Dvaravati itself was heavily influenced by Indian culture, and played an important role in introducing Buddhism and particularly Buddhist art to the region. Stucco motifs on the religious monuments include garudas, makaras, and Nagas. Nagas are a group of serpent deities in Hindu and Buddhist mythology.
Naga is the Sanskrit and Pali word for a deity or class of entity or being, taking the form of a very great snake — specifically the king cobra, found in Indian religions, mainly Hinduism, Buddhism, and Jainism.
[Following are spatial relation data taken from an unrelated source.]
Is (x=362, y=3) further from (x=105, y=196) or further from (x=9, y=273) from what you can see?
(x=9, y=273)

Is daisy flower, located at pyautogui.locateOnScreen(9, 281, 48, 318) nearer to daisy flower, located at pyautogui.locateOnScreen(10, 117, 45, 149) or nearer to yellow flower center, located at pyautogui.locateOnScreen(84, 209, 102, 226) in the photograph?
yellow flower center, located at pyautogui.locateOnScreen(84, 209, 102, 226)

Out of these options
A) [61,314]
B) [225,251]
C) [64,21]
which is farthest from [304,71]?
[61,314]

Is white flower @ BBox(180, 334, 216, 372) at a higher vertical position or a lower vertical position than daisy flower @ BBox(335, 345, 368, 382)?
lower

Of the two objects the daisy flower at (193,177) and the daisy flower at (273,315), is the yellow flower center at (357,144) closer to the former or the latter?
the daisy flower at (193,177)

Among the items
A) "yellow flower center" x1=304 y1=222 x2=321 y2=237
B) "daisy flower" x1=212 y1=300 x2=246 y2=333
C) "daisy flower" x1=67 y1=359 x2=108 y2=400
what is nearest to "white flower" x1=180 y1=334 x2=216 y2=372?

A female naga is a nagi or nagini.
In a Cambodian Legend, the naga were a reptilian race of beings under the King Kaliya who possessed a large empire or kingdom in the Pacific Ocean region until they were chased away by the Garuda and sought refuge in India. It was here Kaliya’s daughter married an Indian Brahmana named Kaundinya, and from their union sprang the Cambodian people. Therefore, Cambodians possess a slogan “Born from the naga”. As a dowry, Kaliya drank up the water that covered the country and exposed the land for his daughter and son-in-law to inhabit and thus, Cambodia was created.
Even-headed naga, such as in this armlet, are said to be “Female, representing Physicality, Mortality, Temporality, and the Earth.”
The Style and technique of this armband as well as historical data suggest a tenth-twelfth century dating for the piece. This was acquired in the late 80s - early 90s when it was still possible to find such pieces in the area.